Operator error was to blame for a trolley collision last week on the Mattapan High Speed Trolley line that sent 16 to the hospital with minor injuries, MBTA officials said, adding that the route will run with fewer cars until repairs are completed.
The accident occurred on the tracks north of Butler Street inside Cedar Grove Cemetery just after 3 p.m. Friday. Boston Fire Department spokesman Steve MacDonald said that the two trolleys involved were headed inbound to Ashmont station when one rear-ended the other, sustaining front-end damage. Fire and transit officials were at the scene by about 3:15 p.m.
“Preliminarily, the collision that occurred appears to be due to operator error,” said Jeff Gonneville, the MBTA’s deputy general manager, in a statement on Saturday. “In accordance with standard procedures, the operator will remain out of service as the investigation proceeds,” the statement said. “The MBTA is currently assessing required repairs to the two trolleys involved in the collision.”
Emergency Medical Services treated victims at the scene for minor injuries – generally to the neck, back, and head. EMS officials tweeted that 17 patients were evaluated by medical professionals at the Cedar Grove site, with 16 transported to area hospitals.

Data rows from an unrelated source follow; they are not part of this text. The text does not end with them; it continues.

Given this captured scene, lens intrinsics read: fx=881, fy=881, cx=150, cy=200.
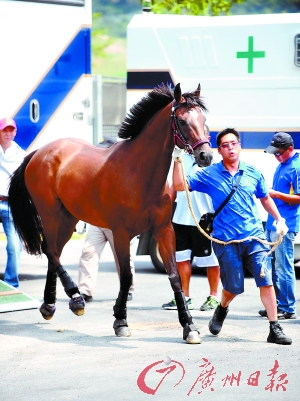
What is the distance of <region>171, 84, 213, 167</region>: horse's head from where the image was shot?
7066mm

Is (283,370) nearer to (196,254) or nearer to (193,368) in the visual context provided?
(193,368)

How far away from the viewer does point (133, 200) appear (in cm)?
758

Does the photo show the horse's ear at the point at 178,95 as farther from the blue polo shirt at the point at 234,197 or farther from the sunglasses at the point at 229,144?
the blue polo shirt at the point at 234,197

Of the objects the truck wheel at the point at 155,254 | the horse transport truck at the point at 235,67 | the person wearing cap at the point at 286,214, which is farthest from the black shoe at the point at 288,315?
the truck wheel at the point at 155,254

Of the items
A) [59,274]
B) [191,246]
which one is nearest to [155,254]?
[191,246]

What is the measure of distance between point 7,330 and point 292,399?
335 centimetres

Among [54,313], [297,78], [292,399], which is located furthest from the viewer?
[297,78]

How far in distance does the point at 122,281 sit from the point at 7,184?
3160 mm

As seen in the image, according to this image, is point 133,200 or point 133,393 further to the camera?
point 133,200

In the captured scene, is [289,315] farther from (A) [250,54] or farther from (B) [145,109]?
(A) [250,54]

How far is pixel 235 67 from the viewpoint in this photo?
11.0 metres

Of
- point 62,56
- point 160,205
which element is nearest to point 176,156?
point 160,205

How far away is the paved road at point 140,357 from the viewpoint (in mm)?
5891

MacDonald said that most of the injured parties were able to walk away from the site through the cemetery to receive medical care. Given the snow-covered slope between the trolley tracks and the cemetery, one passenger was brought to the ambulance by stretcher.

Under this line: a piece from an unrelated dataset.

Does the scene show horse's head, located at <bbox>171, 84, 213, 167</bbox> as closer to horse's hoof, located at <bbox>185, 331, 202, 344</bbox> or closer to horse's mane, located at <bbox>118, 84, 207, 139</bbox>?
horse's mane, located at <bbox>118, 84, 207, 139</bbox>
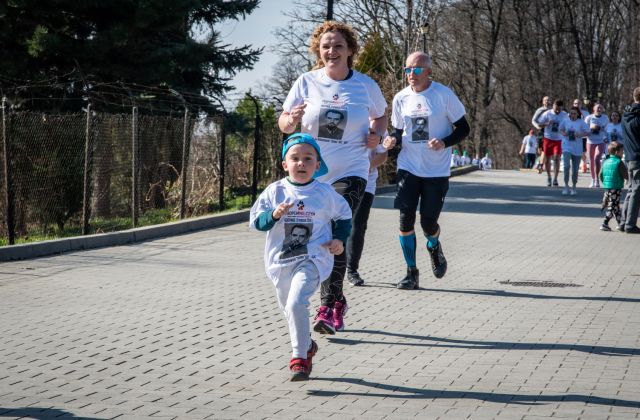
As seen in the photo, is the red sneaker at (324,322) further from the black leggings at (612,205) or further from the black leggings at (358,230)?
the black leggings at (612,205)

“Everyone’s been evacuated,” MacDonald said after the crash. “All but one person, who wanted to get checked out, walked to the ambulance.”
Uninjured passengers trekked back to the Butler Street station. And shuttles transported passengers in both directions along the line for the rest of the day.
“Due to the limited number of unique similar vehicles, until repairs are finalized, the Mattapan Line will run with four trolleys, rather than the normal set of five,” Gonneville said. “Customers should expect to wait during rush hour approximately 6 ½ minutes between trolleys rather than 5 minutes. The MBTA appreciates the patience of our customers as we work to restore regular service.”
The MBTA maintains a 10-car fleet of aging Presidents’ Conference Committee (PCC) cars that have been in service in the system since the mid-1940s. As some of the last such cars in the country, a trolley’s replacement parts need to be specially manufactured or restored using vintage components. The vehicles have been kept running via major repair projects in the 1980s and again in the early 2000s.
About $7.9 million was dedicated to keeping the current fleet operational and in good condition, the MBTA announced last February. An ongoing study of the Mattapan line is expected to conclude early this year.
The trolleys can be finicky in extreme weather, and there have been collisions on the line before. In November 2014, an out-of-service car rolled backward near Cedar Grove and collided with an inbound trolley, injuring seven people.